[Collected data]
+++++

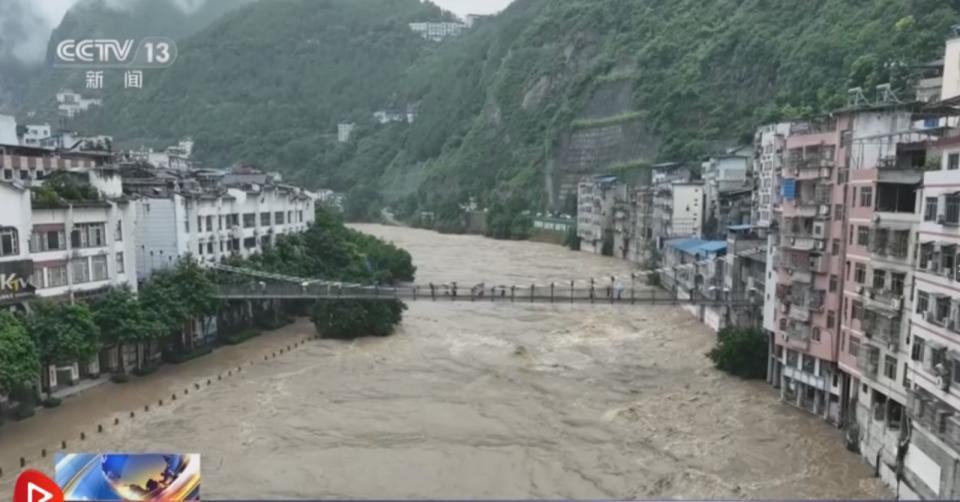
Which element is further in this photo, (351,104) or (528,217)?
(351,104)

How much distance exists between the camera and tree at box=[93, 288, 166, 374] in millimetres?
18078

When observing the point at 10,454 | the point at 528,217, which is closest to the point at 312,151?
the point at 528,217

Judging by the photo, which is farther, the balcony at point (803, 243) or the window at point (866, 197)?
the balcony at point (803, 243)

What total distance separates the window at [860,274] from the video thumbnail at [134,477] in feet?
42.8

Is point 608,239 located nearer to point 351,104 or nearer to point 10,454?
point 10,454

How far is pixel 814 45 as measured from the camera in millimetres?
45344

+++++

Reproduce the records above word for word, leaving out the pictures.

Which element is further in this photo, (351,104) or (528,217)?
(351,104)

How much distance exists between the camera and tree at box=[93, 288, 166, 374] in millimetres?
18078

When observing the point at 10,454 | the point at 528,217, which is closest to the point at 312,151?
the point at 528,217

Judging by the photo, which is farther, the balcony at point (803, 243) or the window at point (866, 197)?
the balcony at point (803, 243)

What total distance separates the window at [860,274] from the video thumbnail at [134,477] in feet?
42.8

Is point 608,239 located nearer to point 351,104 or nearer to point 10,454?
point 10,454

How far is pixel 814 45 as measured from the camera in millimetres?
45344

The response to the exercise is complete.